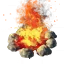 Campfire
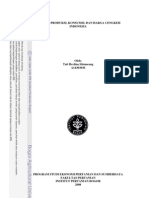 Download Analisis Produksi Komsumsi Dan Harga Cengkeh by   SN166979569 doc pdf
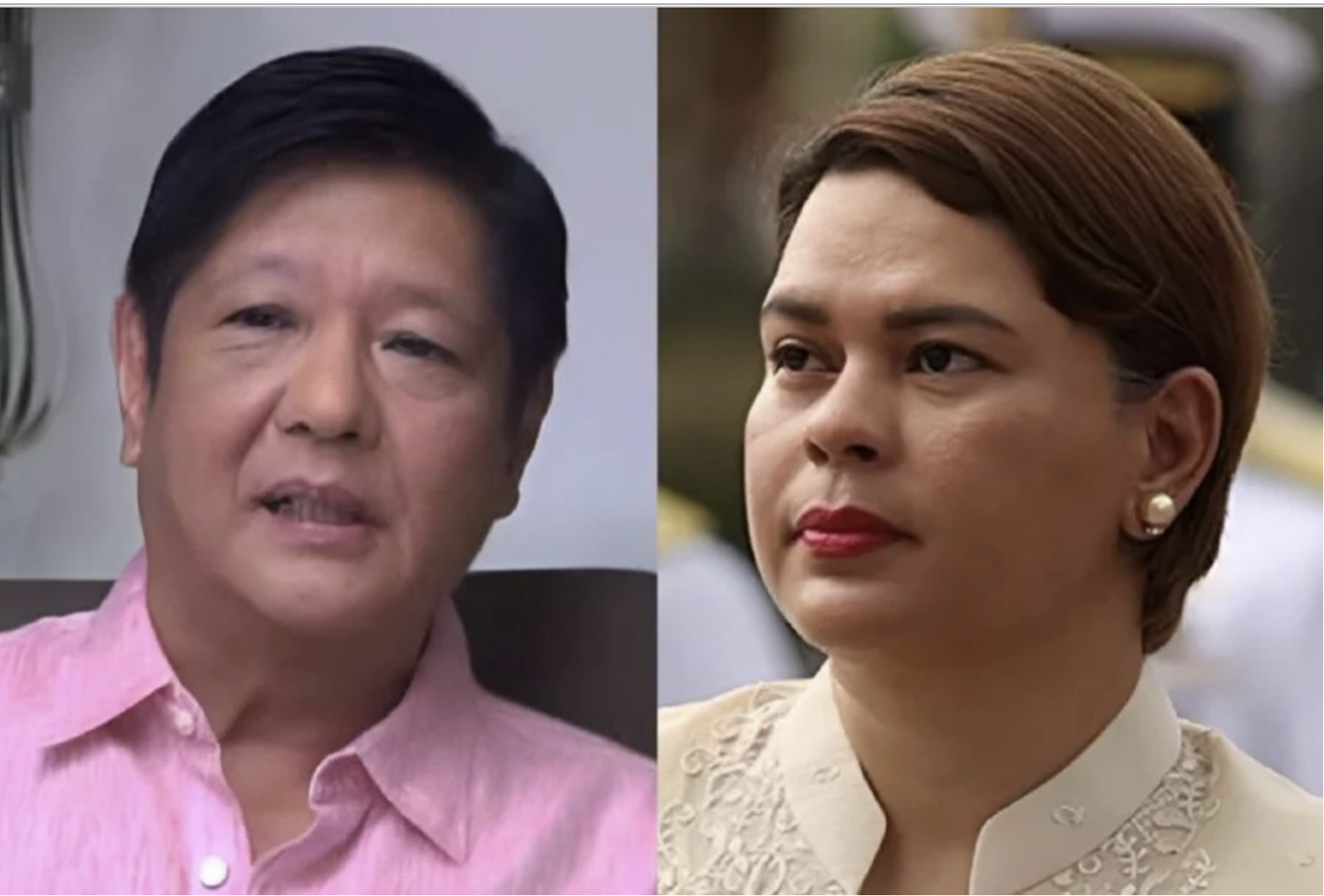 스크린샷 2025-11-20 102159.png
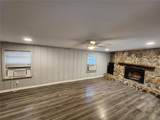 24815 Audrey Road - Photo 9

Aim of the exercise -> Your task is to write out, exactly and without pictures, only the lines from the one holding "스크린샷 2025-11-20 102159.png" to the last line of the data.

Expected answer ->
 스크린샷 2025-11-20 102159.png
 24815 Audrey Road - Photo 9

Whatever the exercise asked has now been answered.